- A classic condiment from the state of Maharashtra. This spicy sauce gets it bright color from red chillies. While there are several ways to make it my grand aunt who hails from Kolhapur-the place of its origin always made it with fresh red chillies.
- It can be served with white butter and bhakri (as pictured) various breads like thaleepeet, dosas, dals, bhareets (pulped vegetables) stirred into yogurt or labbaneh or used as a sandwich spread or hot sauce.

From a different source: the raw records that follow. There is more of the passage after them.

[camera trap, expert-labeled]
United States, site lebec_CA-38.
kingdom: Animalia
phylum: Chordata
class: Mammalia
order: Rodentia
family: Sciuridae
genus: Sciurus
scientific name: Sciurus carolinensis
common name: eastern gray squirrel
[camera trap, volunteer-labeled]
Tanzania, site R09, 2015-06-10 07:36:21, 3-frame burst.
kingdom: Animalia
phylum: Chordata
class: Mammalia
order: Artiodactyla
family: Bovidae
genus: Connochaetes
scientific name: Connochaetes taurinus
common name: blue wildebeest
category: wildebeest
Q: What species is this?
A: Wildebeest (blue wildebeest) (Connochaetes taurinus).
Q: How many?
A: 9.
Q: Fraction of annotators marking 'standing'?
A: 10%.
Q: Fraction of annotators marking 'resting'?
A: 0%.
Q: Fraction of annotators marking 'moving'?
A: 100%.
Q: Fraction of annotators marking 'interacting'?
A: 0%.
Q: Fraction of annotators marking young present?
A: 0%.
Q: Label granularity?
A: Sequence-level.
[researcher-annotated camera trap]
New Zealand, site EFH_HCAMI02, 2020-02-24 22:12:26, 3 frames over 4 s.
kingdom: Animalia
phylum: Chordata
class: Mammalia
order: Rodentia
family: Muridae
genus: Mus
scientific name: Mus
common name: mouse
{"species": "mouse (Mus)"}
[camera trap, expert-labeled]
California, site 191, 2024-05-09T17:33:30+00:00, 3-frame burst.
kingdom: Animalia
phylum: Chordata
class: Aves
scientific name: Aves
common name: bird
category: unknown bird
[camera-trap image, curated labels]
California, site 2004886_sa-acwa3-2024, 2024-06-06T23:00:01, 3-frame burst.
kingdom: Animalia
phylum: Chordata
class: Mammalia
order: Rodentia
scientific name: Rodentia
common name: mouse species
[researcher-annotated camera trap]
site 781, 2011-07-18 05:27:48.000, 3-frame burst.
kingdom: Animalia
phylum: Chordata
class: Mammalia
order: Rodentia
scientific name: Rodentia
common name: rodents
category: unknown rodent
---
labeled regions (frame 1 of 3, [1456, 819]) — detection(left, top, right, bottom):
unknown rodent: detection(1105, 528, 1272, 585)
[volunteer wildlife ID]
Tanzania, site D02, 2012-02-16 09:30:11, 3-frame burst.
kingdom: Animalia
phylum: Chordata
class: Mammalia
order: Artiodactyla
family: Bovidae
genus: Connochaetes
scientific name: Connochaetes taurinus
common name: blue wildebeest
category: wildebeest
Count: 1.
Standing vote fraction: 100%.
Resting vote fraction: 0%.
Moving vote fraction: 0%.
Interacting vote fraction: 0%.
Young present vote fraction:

- 12 1.5- 2 inch long Red chilies stalks removed seeds intact
- 8-10 cloves of freshly peeled Garlic
- 1/2 cup shelled roasted unsalted Peanuts
- 1/4 cup vegetable oil
- 1 teaspoon black mustard seeds
- Pinch asafetida
- Salt to taste
- Process the red chilies, garlic and peanuts to a coarse paste.
- Add salt to taste.
- Heat oil in a pan, add mustard seeds and cook 30 seconds until the seeds splutter and rise to the surface.
- Add asafetida. Then switch off flame, allow the pan to cool and stir in the chili paste.
- Fill immediately into a sterilized jar.
- Keep refrigerated in a clean air tight jar.
- Serve cold or at room temperature.